7.1 NA TURE OF PLASTIC DEFORMATIONPlastic deformation is the deformation which is permanent and beyond the elastic rang of the material of ten , metals are worked by pfastic deformation because of the beneficial effect that is imparted to the mechanical properties by it. The necessary deformation in a metal can be achieved by application of large amount of mechanical force only or by heating the metal and then applying a small force.7.1 塑性变形本质塑性变形是超过弹性变形范围之后的一种永久变形。

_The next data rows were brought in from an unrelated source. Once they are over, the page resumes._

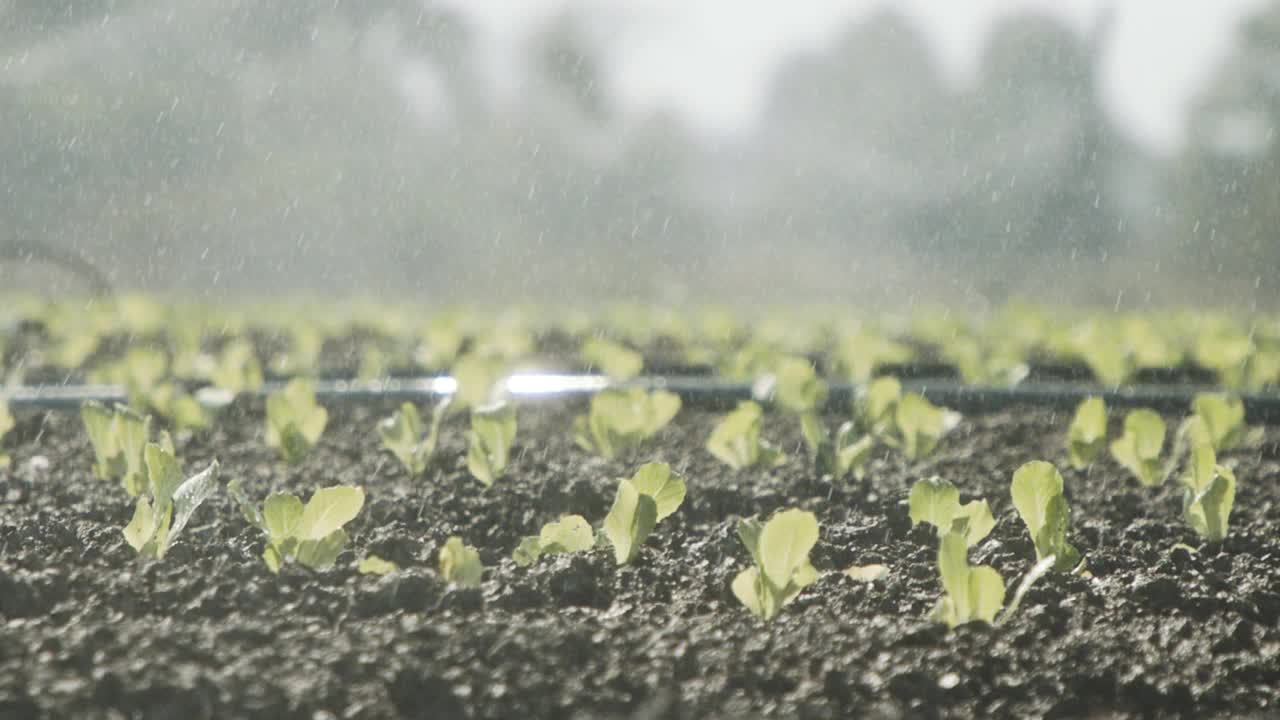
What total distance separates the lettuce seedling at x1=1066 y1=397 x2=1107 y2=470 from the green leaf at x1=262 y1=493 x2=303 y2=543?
1254 mm

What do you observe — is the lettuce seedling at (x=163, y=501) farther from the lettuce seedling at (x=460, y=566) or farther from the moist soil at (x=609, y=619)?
the lettuce seedling at (x=460, y=566)

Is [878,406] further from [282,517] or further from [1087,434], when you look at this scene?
[282,517]

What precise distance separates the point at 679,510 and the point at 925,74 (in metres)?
22.3

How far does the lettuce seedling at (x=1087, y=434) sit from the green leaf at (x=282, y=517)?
4.11ft

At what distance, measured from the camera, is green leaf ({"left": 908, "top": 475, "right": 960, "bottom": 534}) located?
1.33 metres

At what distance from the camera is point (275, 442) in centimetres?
201

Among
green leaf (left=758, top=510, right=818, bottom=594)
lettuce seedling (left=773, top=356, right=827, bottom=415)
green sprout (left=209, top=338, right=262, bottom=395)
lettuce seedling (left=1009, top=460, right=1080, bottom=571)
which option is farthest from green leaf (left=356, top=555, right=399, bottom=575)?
green sprout (left=209, top=338, right=262, bottom=395)

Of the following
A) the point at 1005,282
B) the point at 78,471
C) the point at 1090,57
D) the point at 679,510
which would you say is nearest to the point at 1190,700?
the point at 679,510

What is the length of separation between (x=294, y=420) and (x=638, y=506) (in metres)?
0.89

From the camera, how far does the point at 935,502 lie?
134cm

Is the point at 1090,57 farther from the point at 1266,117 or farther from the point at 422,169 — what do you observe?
the point at 422,169

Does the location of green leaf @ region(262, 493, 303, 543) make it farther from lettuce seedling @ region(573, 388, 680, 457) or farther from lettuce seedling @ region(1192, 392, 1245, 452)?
lettuce seedling @ region(1192, 392, 1245, 452)

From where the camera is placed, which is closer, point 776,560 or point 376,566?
point 776,560

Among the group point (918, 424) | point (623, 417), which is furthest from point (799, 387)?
point (623, 417)
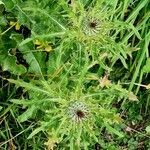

通常，金属采用塑性变形加工是由于可以通过其获得良好的机械性能。

金属所需要的变形可以只通过施加大量的机械力或者通过加热金属并且施加少量的应力来获得。

The deformation of metals, which is caused by the displacement of the atoms is achieved by one or both of the processes called slip and twinning. The details of the microscopic deformation methods can be found in the textbooks of' metallurgy. On the macroscopic scale, when plastic , deformation occurs the metal appears to flow in the solid state along specific directions, which are depedent on the type of processing and the direction of applied force. The crystals or grains of the metal are elongated in the direction of metal flow. This flow of metal can be seen under microscope after polishing and suitable etching of the mental surface . These visible lines are called fibre flow lines, some representative specimens of which are presented in fig金属的变形是由原子排列引起的，这种排列是由被称作滑移和孪生过程中的一种或者两者共同作用导致的。